Le même public à qui s’adresse toute l’année la CGT à l’entreprise et dans les territoires. Un public pour qui le Tour est une fête et qui nous reconnaît parce que nous en faisons partie.

C’est dans ce contexte que depuis toutes ces décennies, la CGT et son journal sont toujours invités sur le Tour. Sauf entre 1993 et 1997, où Jean- Claude Killy, alors aux manettes de la Société du Tour de France, marque une rupture avec l’histoire. Pas philanthrope pour deux sous le champion… Ceux qui viennent sur le Tour pour vendre paient un droit d’entrée. Tout schuss en direction des coffres de l’entreprise … Business is business ! Ne pouvant plus vendre de titre dans ces conditions, la VO, comme d’autres sont alors contraints d’abandonner la course. Et de la reprendre en 1997 à l’invitation de direction du Tour qui rétablit les conditions antérieures. Ce qui va nous permettre de porter les couleurs du vote CGT aux élections prud’homales dans la caravane de « notre retour ».

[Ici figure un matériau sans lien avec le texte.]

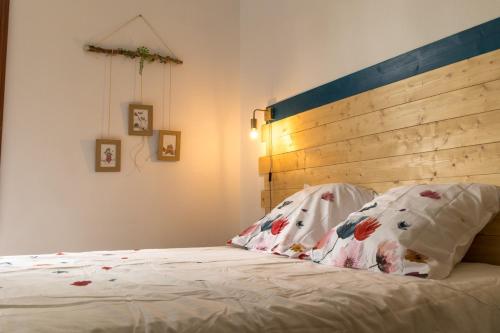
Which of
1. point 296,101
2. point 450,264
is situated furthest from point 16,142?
point 450,264

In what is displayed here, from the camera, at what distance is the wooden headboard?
170 centimetres

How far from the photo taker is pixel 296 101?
2873 mm

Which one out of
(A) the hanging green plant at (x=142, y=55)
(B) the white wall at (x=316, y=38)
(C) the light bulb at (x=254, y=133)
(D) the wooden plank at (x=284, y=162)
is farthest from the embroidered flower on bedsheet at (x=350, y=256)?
(A) the hanging green plant at (x=142, y=55)

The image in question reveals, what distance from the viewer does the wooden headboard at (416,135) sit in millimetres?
1703

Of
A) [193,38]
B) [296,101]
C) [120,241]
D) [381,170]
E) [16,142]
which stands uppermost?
[193,38]

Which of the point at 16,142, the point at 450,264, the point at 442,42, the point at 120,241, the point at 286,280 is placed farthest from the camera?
the point at 120,241

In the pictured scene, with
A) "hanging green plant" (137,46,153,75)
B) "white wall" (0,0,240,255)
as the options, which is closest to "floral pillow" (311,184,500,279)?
"white wall" (0,0,240,255)

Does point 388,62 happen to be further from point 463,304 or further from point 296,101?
point 463,304

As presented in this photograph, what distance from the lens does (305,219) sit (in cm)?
206

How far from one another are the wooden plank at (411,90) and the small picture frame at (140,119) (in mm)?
1105

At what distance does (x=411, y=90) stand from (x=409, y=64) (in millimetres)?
136

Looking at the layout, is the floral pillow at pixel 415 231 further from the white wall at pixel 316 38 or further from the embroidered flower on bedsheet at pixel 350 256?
the white wall at pixel 316 38

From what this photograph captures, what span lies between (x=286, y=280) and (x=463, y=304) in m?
0.47

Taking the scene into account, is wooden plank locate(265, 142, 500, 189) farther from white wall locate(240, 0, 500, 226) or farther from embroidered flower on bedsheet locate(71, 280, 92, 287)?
embroidered flower on bedsheet locate(71, 280, 92, 287)
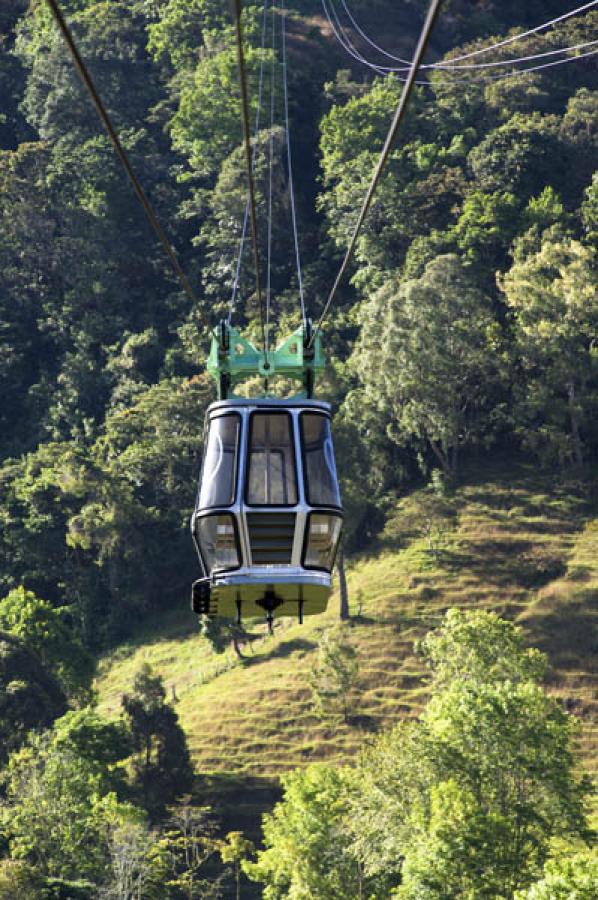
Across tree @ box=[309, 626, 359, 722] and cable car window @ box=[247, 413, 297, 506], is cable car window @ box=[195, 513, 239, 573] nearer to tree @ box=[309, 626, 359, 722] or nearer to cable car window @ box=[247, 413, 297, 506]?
cable car window @ box=[247, 413, 297, 506]

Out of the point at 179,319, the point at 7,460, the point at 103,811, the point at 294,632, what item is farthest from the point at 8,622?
the point at 179,319

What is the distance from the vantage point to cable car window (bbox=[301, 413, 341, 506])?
1644 cm

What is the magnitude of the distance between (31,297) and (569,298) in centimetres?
3830

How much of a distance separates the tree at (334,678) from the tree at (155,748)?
209 inches

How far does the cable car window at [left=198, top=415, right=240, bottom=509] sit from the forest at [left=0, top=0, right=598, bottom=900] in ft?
52.6

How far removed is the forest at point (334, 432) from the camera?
4162cm

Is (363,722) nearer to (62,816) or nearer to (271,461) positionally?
(62,816)

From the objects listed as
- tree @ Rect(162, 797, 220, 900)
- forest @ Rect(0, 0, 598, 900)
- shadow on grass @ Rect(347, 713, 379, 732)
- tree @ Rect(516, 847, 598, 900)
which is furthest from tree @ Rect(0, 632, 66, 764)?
tree @ Rect(516, 847, 598, 900)

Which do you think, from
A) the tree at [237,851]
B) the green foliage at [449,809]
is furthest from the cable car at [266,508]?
the tree at [237,851]

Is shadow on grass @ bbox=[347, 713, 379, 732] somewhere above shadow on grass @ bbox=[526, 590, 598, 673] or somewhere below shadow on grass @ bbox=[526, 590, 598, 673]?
below

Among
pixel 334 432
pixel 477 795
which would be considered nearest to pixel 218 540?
pixel 477 795

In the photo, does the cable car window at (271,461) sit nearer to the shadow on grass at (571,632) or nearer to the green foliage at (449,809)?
the green foliage at (449,809)

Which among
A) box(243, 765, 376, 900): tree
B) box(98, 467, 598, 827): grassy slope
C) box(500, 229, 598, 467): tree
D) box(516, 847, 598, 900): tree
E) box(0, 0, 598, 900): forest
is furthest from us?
box(500, 229, 598, 467): tree

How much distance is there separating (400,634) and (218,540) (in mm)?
46893
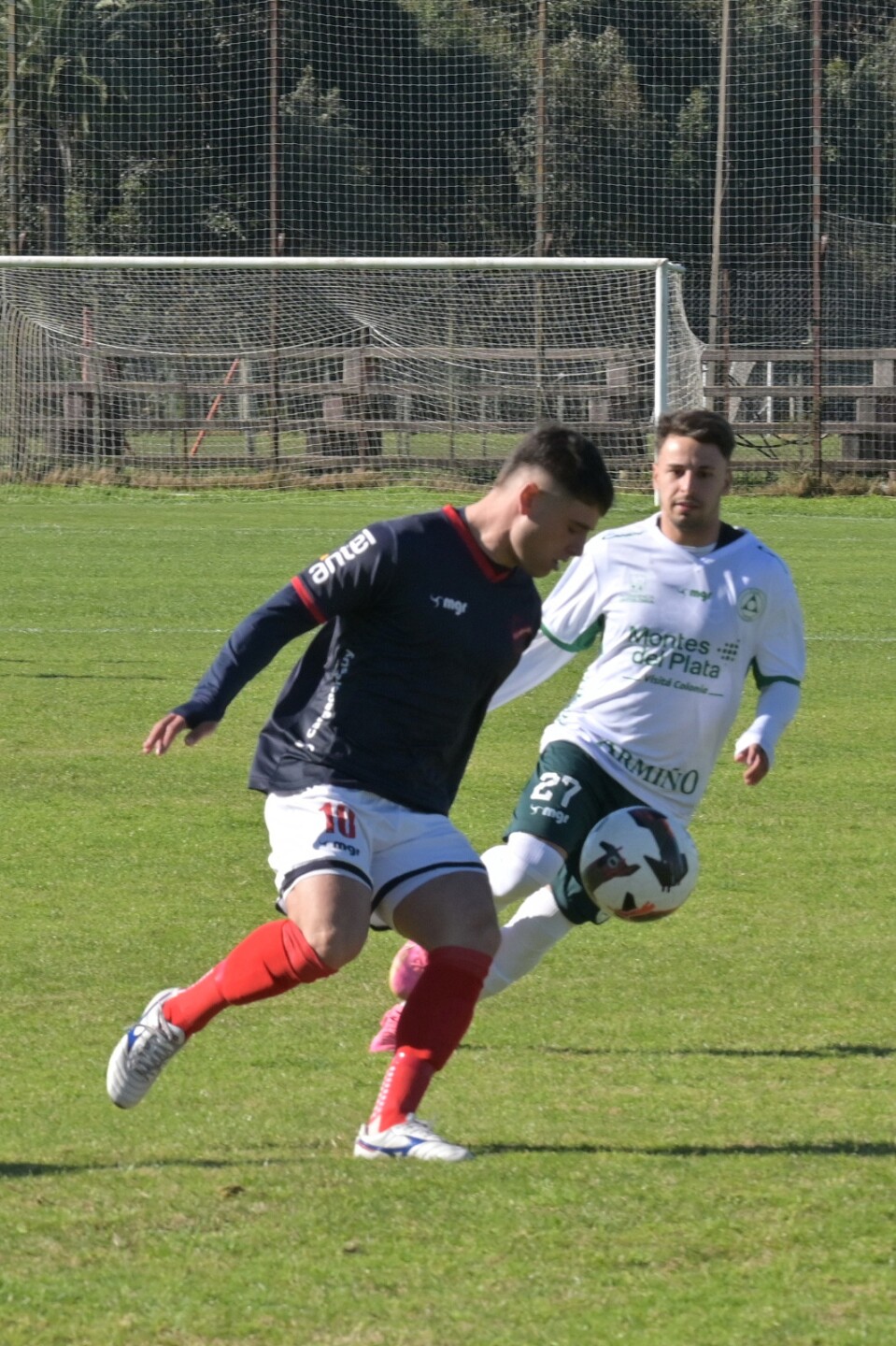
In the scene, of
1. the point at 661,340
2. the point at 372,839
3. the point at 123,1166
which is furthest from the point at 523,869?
the point at 661,340

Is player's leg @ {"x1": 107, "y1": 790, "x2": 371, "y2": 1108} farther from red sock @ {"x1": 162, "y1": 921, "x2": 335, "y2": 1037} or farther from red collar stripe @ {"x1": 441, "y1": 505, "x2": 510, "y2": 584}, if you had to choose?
red collar stripe @ {"x1": 441, "y1": 505, "x2": 510, "y2": 584}

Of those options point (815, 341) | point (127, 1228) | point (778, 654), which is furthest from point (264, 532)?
point (127, 1228)

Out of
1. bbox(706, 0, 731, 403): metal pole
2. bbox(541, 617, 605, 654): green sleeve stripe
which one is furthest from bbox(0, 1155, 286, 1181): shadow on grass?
bbox(706, 0, 731, 403): metal pole

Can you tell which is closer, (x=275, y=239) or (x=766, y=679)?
(x=766, y=679)

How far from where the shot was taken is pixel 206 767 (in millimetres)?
9016

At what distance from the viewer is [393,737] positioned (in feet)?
14.3

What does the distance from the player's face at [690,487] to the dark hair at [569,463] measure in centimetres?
96

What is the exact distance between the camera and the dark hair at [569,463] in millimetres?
4230

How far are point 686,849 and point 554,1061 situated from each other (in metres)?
0.62

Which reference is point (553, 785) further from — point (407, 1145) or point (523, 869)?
point (407, 1145)

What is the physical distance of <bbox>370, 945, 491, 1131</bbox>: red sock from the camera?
4164 millimetres

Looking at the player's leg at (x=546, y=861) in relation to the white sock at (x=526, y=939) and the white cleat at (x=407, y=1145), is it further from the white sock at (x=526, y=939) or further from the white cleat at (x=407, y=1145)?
the white cleat at (x=407, y=1145)

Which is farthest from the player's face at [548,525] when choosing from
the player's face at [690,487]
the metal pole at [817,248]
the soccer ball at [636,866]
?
the metal pole at [817,248]

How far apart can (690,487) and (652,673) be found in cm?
50
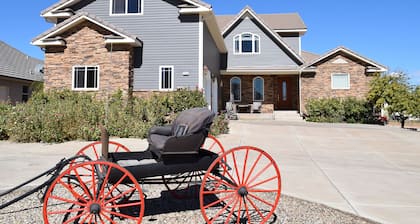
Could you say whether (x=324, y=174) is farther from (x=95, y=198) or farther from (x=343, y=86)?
(x=343, y=86)

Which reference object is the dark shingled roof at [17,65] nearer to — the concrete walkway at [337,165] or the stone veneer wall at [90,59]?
the stone veneer wall at [90,59]

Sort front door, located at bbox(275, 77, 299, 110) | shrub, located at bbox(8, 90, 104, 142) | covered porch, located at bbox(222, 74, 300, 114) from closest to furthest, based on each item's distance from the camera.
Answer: shrub, located at bbox(8, 90, 104, 142)
covered porch, located at bbox(222, 74, 300, 114)
front door, located at bbox(275, 77, 299, 110)

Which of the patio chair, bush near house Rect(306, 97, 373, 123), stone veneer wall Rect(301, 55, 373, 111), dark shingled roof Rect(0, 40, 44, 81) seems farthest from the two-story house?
dark shingled roof Rect(0, 40, 44, 81)

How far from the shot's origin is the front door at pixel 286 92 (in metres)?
22.8

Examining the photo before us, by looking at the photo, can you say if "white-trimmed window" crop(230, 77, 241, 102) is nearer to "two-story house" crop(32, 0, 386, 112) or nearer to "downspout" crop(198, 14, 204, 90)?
"two-story house" crop(32, 0, 386, 112)

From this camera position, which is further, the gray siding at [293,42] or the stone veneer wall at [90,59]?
the gray siding at [293,42]

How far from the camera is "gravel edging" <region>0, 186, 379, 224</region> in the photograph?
3350 mm

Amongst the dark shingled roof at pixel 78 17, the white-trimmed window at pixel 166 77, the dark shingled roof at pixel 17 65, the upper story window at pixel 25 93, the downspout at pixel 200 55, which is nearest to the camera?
the dark shingled roof at pixel 78 17

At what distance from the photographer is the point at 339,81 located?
1988 centimetres

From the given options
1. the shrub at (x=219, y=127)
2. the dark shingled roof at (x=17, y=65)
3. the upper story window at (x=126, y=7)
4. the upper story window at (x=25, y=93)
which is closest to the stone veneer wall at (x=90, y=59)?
the upper story window at (x=126, y=7)

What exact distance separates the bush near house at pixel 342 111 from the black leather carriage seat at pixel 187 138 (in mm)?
15658

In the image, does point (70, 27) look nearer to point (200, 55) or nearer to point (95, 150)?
point (200, 55)

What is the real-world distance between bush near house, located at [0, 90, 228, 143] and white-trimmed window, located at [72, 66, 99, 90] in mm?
1930

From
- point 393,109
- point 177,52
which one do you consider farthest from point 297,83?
point 177,52
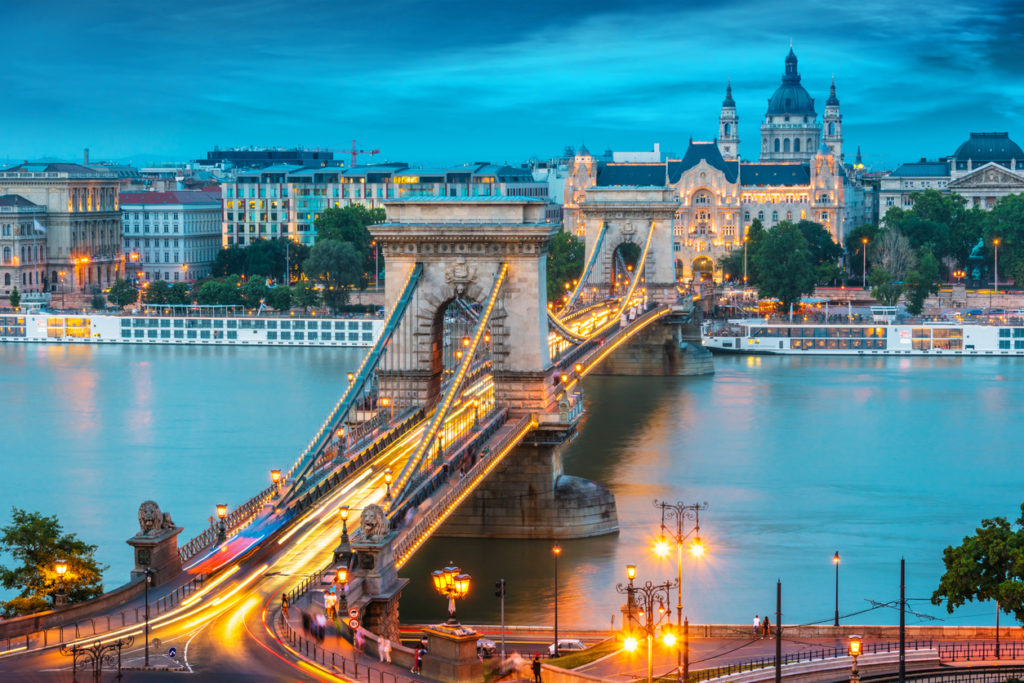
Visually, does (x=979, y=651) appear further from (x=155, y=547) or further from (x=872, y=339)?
(x=872, y=339)

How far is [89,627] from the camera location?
27.7 meters

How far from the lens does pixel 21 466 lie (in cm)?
5250

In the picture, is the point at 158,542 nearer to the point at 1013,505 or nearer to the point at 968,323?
the point at 1013,505

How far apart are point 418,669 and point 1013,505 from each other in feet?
82.8

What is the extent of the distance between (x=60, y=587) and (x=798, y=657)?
41.4ft

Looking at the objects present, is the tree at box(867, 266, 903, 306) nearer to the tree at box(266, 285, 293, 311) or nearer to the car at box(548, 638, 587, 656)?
the tree at box(266, 285, 293, 311)

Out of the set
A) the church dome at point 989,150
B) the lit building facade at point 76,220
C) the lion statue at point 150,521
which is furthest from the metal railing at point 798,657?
the church dome at point 989,150

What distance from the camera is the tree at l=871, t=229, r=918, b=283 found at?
11188 centimetres

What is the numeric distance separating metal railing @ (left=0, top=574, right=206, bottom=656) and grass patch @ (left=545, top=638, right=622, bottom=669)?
6.08 m

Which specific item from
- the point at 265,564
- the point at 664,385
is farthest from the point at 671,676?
the point at 664,385

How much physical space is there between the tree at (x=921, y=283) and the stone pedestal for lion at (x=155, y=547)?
76236 millimetres

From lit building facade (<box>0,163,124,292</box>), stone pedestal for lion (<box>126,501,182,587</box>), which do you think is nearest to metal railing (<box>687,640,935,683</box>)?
stone pedestal for lion (<box>126,501,182,587</box>)

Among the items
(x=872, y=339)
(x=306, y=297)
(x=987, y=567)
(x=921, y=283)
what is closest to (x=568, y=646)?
(x=987, y=567)

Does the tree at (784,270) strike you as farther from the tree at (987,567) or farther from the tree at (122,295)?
the tree at (987,567)
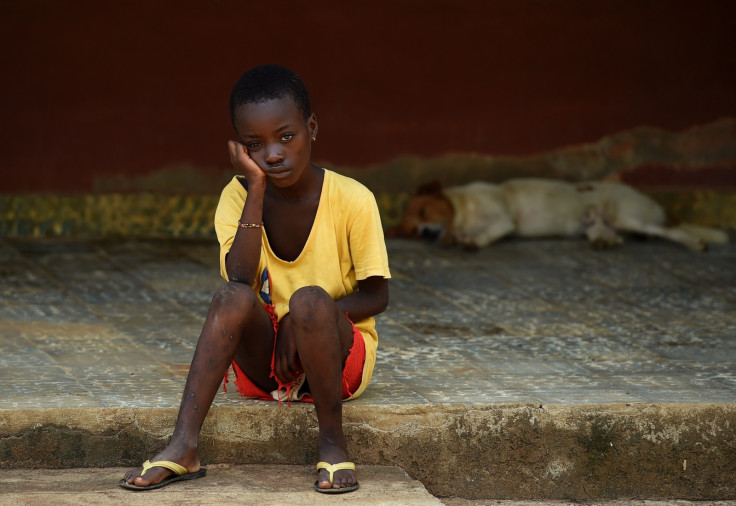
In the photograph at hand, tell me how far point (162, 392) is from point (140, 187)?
3604 mm

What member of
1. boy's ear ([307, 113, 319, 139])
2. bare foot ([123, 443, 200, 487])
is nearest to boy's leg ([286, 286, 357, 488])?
bare foot ([123, 443, 200, 487])

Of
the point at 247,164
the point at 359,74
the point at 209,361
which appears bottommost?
the point at 209,361

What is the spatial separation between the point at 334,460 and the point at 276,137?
0.92 meters

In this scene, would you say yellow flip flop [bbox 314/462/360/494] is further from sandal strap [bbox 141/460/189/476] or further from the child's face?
the child's face

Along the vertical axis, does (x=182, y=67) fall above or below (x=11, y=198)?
above

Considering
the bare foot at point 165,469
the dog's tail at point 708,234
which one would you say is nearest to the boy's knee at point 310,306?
the bare foot at point 165,469

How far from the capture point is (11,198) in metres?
6.63

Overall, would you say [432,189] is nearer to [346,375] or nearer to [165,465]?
[346,375]

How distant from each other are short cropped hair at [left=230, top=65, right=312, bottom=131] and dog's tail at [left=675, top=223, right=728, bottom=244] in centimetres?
434

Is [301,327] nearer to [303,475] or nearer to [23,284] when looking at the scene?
[303,475]

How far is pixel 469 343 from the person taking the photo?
13.9ft

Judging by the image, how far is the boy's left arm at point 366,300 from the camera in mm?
3197

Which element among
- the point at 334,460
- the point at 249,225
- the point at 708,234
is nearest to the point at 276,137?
the point at 249,225

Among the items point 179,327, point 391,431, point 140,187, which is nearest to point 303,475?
point 391,431
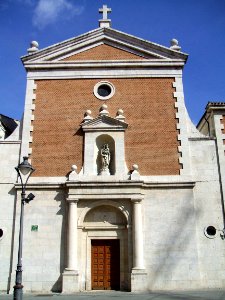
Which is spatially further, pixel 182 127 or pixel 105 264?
pixel 182 127

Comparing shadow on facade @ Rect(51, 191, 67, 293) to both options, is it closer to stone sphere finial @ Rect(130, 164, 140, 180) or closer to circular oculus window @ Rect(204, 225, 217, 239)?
stone sphere finial @ Rect(130, 164, 140, 180)

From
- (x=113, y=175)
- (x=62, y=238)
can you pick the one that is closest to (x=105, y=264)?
(x=62, y=238)

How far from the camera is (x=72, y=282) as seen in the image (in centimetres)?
1372

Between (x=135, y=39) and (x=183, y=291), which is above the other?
(x=135, y=39)

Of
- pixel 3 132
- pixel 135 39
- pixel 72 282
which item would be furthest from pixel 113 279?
pixel 135 39

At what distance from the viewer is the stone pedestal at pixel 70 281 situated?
1362cm

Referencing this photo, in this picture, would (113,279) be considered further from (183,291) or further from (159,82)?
(159,82)

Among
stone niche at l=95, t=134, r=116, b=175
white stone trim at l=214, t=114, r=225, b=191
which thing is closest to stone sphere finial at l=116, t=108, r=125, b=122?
stone niche at l=95, t=134, r=116, b=175

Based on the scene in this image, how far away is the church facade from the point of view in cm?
1420

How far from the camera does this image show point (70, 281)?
45.0ft

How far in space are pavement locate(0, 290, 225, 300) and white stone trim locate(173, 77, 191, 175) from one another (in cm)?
475

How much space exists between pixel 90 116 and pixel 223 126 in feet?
19.4

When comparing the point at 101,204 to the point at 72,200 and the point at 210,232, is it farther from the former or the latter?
the point at 210,232

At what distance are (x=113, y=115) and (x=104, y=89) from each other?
1453 millimetres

Depuis, les véhicules aux couleurs de la NVO et de la CGT vont à la rencontre d’un public estimé à prés de 13 millions de personnes. Parallèlement à notre présence dans la caravane publicitaire, de nombreuses UD, UL ou régions traversées par l’épreuve saisissent cette formidable caisse de résonance qu’est le Tour pour sensibiliser le public, s’exprimer largement sur les problématiques sociales et économiques locales ou nationales. Ces dernières années, ce fut le cas notamment des campagnes menées contre les privations d’EDF, pour la reconnaissance d’un statut pour les saisonniers, pour les salaires, l’emploi, la sauvegarde de la sécurité sociale …et bien sûr, en 2010 de celle des retraites. Notre présence, celle de Bernard Thibault à Chambéry, la formidable mobilisation de centaines et de centaines de militants tout au long du mois de juillet à représenté une bonne part de la mobilisation CGT de l’été. Des milliers de cartes pétition contre la réforme ont été signées. De nombreuses et diverses manifestations festives, conviviales et néanmoins revendicatives ont pu être organisées tout le long de la route. Les militants de la CGT, comme ils le font chaque année, n’ont ménagé ni leur peine ni leur imagination pour tenir des activités syndicales, estivales, festives et néanmoins revendicatives. 2010 nous a valu de larges relais médiatiques sur la bataille des retraites. La presse quotidienne régionale, la presse nationale audio visuelle ont largement communiqués sur nos actions et notre présence. 2011, la caravane CGT va mettre un bon coup de pédale pour les salaires et les services publics.

Notes

[1Jean Claude Poitou fut Rédacteur en Chef de la VO. Il est l’auteur de nombreux ouvrages dont les « VO de la nuits » VO éditions (épuisé). Cf également Denis Cohen et Valère Staraselski, Un siècle de Vie Ouvrière, 2009, Le Cherche midi éditeurs.